------ Information provided

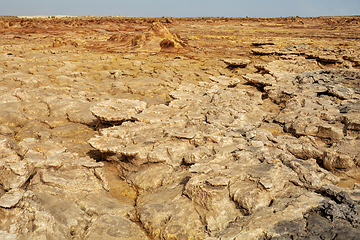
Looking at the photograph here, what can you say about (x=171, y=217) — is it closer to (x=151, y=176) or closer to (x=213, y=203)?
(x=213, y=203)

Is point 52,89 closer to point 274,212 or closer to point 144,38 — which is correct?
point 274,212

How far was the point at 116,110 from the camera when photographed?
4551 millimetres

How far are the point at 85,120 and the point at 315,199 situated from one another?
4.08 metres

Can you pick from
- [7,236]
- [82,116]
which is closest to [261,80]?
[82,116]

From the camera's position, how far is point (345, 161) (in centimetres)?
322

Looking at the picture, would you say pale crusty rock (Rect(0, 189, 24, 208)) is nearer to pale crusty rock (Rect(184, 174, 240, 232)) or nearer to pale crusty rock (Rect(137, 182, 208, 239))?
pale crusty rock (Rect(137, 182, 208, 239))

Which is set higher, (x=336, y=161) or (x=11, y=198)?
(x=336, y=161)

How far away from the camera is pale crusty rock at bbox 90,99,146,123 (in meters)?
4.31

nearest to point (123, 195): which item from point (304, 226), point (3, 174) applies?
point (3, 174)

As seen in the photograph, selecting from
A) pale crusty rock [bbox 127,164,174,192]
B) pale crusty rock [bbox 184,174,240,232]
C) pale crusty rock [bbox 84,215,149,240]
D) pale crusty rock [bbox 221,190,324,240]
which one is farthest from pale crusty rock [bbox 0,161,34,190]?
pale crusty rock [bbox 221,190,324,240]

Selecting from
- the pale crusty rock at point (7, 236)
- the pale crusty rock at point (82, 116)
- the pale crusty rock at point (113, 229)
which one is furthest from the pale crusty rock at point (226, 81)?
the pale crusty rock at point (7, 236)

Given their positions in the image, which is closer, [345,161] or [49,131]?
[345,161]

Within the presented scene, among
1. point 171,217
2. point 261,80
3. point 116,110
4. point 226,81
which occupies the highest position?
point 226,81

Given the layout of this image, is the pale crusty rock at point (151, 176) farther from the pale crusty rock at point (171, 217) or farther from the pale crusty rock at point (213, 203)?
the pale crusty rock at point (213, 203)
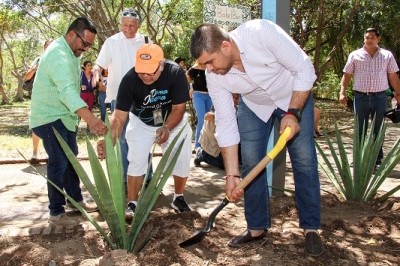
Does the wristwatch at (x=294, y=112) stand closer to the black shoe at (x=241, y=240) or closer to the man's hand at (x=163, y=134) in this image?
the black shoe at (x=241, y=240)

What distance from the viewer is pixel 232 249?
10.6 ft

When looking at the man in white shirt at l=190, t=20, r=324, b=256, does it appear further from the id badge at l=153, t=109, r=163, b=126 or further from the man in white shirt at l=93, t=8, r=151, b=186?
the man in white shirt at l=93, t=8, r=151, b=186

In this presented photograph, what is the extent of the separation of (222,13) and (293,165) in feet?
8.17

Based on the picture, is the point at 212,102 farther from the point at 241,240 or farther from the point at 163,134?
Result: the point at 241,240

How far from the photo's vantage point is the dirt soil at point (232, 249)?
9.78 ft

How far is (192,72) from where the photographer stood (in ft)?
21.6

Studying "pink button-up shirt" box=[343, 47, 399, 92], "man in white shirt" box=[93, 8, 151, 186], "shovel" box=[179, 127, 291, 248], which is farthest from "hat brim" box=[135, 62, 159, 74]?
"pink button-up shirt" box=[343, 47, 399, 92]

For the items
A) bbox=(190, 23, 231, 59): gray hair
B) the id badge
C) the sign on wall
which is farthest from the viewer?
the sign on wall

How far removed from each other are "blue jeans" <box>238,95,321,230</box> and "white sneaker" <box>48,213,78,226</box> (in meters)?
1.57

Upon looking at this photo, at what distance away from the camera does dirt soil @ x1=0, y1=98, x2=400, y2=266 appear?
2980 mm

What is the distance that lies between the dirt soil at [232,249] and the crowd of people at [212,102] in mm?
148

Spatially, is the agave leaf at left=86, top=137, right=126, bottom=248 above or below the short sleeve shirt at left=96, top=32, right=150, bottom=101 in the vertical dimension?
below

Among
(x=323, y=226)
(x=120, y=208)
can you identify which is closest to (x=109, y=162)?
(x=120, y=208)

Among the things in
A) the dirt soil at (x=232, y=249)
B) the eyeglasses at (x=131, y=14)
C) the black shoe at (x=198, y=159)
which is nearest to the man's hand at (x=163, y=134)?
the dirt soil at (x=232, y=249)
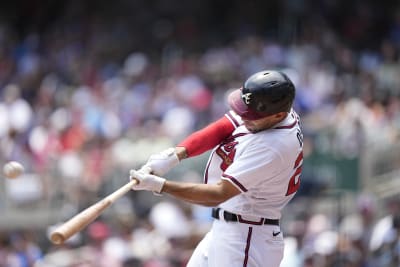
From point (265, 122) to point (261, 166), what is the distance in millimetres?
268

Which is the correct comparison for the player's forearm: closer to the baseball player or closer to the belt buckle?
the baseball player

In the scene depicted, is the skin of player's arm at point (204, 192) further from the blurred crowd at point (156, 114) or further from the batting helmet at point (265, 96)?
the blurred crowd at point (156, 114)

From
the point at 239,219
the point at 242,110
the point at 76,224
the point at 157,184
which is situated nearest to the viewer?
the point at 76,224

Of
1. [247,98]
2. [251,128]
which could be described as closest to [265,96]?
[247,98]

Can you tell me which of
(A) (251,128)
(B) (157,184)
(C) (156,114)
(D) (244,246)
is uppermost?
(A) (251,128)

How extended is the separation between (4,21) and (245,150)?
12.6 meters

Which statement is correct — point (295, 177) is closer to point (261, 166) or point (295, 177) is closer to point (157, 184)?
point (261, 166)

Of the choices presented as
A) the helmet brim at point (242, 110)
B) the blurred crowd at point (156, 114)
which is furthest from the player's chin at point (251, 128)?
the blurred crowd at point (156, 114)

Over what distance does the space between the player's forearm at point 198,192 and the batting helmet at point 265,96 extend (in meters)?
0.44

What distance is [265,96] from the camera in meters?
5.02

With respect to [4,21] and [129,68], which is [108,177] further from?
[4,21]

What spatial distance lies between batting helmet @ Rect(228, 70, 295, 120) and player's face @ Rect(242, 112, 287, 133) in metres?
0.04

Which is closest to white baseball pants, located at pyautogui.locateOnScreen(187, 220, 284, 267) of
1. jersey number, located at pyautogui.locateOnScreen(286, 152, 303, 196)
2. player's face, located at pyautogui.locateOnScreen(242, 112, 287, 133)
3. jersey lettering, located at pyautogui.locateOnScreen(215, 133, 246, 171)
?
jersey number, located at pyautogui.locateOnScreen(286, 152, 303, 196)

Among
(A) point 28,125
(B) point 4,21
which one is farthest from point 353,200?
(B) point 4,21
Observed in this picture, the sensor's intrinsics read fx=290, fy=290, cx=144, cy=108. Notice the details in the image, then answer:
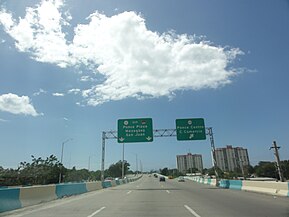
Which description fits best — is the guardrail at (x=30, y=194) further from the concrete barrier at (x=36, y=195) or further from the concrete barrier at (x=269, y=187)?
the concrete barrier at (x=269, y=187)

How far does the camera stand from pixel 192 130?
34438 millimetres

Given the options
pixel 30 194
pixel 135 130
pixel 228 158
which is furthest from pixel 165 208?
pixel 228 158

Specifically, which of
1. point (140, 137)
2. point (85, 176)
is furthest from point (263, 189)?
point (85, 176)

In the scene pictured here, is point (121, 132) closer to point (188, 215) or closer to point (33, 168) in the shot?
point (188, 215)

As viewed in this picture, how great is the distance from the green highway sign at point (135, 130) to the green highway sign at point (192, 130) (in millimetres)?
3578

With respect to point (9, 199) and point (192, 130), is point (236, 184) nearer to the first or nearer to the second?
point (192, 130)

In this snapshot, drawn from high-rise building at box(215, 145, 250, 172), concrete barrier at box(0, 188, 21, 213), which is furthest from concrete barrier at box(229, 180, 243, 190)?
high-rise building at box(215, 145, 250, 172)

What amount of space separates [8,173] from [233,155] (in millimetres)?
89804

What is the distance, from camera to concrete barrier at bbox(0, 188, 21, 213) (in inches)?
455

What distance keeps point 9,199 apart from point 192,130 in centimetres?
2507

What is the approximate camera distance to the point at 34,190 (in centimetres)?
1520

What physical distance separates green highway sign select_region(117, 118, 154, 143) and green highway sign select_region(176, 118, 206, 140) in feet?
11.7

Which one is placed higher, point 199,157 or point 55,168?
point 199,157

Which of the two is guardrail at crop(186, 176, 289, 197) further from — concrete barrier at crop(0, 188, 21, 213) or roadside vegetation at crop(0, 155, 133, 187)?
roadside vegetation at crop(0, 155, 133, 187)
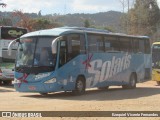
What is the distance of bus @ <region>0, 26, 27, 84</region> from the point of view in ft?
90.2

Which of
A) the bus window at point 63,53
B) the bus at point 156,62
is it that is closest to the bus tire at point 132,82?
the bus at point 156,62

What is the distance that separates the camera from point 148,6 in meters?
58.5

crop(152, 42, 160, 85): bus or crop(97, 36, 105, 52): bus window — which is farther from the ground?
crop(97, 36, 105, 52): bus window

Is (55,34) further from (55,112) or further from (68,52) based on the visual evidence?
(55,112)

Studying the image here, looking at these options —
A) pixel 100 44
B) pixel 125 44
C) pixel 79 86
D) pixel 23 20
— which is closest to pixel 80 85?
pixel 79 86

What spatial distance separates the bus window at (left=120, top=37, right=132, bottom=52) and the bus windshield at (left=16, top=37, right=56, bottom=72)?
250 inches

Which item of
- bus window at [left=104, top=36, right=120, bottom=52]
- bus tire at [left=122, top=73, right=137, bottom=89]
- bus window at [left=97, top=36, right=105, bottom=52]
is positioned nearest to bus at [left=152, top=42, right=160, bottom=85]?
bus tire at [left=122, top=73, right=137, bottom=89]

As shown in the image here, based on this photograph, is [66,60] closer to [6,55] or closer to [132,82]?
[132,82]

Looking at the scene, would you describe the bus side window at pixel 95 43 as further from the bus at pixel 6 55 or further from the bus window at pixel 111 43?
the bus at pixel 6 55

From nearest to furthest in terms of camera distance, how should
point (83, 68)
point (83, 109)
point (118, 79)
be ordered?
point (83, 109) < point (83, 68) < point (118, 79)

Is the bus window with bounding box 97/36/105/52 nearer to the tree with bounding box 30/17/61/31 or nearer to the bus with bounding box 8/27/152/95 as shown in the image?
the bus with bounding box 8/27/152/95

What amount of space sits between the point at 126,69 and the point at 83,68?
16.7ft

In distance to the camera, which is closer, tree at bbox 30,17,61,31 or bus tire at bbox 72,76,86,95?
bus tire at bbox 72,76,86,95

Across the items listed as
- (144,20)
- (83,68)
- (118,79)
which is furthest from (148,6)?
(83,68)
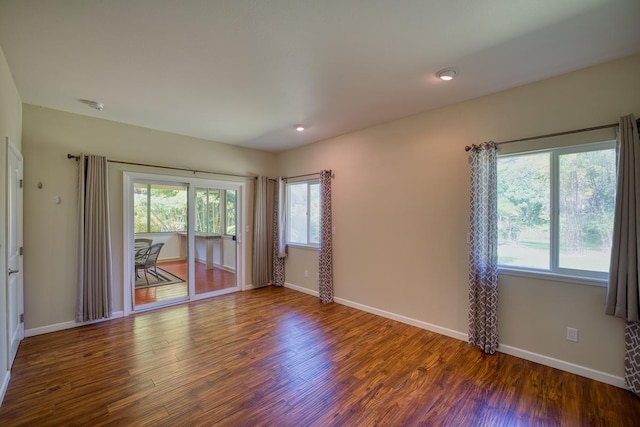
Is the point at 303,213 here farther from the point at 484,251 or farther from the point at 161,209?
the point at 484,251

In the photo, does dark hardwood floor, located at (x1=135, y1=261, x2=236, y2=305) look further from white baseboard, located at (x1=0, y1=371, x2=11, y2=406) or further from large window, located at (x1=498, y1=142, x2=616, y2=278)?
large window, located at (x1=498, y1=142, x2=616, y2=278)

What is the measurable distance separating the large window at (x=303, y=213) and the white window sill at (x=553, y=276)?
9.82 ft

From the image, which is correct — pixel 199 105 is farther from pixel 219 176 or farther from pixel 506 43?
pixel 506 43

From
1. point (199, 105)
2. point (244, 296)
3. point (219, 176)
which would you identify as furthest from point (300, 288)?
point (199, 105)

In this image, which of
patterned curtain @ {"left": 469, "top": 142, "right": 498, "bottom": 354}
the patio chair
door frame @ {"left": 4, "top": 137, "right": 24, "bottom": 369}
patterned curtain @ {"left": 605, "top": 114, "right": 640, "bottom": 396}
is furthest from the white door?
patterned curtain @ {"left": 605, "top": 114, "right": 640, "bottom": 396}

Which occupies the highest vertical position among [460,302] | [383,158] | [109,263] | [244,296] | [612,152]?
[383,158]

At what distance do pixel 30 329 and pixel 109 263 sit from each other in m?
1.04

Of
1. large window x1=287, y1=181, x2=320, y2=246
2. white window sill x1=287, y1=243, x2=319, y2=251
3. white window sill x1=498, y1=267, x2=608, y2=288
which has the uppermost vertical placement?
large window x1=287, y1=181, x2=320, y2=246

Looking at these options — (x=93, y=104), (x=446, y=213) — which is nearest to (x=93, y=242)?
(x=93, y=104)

------------

Requirements: Emit an exact copy of the lines from the line bearing "What amount of space sits" through the last line above, inclusive, and leave the images out.

Exercise result:
What amount of space sits between the point at 126,69 and the point at 83,68?
16.7ft

In distance to the camera, which is closer, tree at bbox 30,17,61,31 or bus tire at bbox 72,76,86,95?
bus tire at bbox 72,76,86,95

Across the items listed as
- (144,20)
- (83,68)
- (118,79)
which is furthest from (148,6)?
(83,68)
Is the point at 303,213 here farther from the point at 484,251 or farther from the point at 161,209?
the point at 484,251

In the photo, does dark hardwood floor, located at (x1=135, y1=261, x2=236, y2=305) look further from white baseboard, located at (x1=0, y1=371, x2=11, y2=406) or further from large window, located at (x1=498, y1=142, x2=616, y2=278)?
large window, located at (x1=498, y1=142, x2=616, y2=278)

What is the measurable distance separating the large window at (x=303, y=213) and the white window sill at (x=553, y=276)?
9.82 ft

From the image, which is correct — pixel 199 105 is farther from pixel 219 176 or farther from pixel 506 43?
pixel 506 43

From
1. point (199, 105)
2. point (244, 296)
3. point (219, 176)
which would you identify as furthest from point (300, 288)?
point (199, 105)

In this image, which of
patterned curtain @ {"left": 469, "top": 142, "right": 498, "bottom": 354}
the patio chair
door frame @ {"left": 4, "top": 137, "right": 24, "bottom": 369}
patterned curtain @ {"left": 605, "top": 114, "right": 640, "bottom": 396}
is furthest from the white door?
patterned curtain @ {"left": 605, "top": 114, "right": 640, "bottom": 396}

Which occupies the highest vertical position among [460,302] | [383,158] | [109,263] | [244,296] | [612,152]?
[383,158]

At what distance do pixel 30 329 and pixel 109 263 sit from each other in m?
1.04

Of
1. large window x1=287, y1=181, x2=320, y2=246
2. white window sill x1=287, y1=243, x2=319, y2=251
3. white window sill x1=498, y1=267, x2=608, y2=288
which has the uppermost vertical placement?
large window x1=287, y1=181, x2=320, y2=246

Looking at these options — (x=93, y=104), (x=446, y=213) — which is nearest to (x=93, y=242)?
(x=93, y=104)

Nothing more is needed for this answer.